La victoire du «non» a été un soulagement pour Paul Denis et l’ACFA, même s’ils auraient aimé voir une victoire par une marge plus grande.
Ça n’a pas été instantané, mais François Rocher croit que ce résultat a contribué à une baisse d’intérêt pour la politique québécoise au Canada. «À partir du moment où le gouvernement fédéral a adopté sa loi sur la clarté référendaire, en 1998, la question du Québec est disparue du radar.»
Le danger étant écarté, le sujet était moins intéressant. Par la suite, la diminution de la ferveur souverainiste au Québec, reflétée dans les sondages, a renforcé la tendance.
De l’autre côté, le Québec semble s’intéresser davantage au sort des francophones depuis.
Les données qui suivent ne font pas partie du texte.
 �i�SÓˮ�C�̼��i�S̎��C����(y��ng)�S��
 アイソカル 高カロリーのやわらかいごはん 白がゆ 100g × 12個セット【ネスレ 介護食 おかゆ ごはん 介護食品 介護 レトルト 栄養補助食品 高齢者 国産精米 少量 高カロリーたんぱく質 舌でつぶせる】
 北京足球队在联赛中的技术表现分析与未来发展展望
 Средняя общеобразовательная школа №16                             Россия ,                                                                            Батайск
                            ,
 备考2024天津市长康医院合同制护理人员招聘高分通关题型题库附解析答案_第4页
Michel Bock souligne que l’histoire du référendum ne s’arrête pas le 30 octobre 1995. L’évènement a continué à influencer la relation entre les francophonies du pays.
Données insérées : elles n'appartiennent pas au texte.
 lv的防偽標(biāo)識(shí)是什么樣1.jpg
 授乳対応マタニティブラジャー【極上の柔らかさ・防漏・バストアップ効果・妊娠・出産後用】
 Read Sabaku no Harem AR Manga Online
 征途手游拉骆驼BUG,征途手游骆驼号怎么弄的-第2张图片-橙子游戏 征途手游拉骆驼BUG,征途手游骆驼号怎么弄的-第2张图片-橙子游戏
L’un des constats avancés dans le livre Le moment Montfort dans la francophonie canadienne, dirigé par François Charbonneau et Michel Bock, c’est que «l’importance que prend la crise [de l’hôpital Montfort en 1997] dans l’espace public, dans la francophonie canadienne et au Québec, est en bonne partie alimentée par le contexte postréférendaire».
Pendant la crise, les appuis en provenance du Québec sont nombreux et menés par plusieurs politiciens du camp du «oui».
Pour Michel Block, le contexte postréférendaire – et la possibilité toujours présente d’un troisième référendum – «ça a rajouté un gallon d’huile sur le feu et ça a contribué à faire de Montfort une crise d’envergure nationale».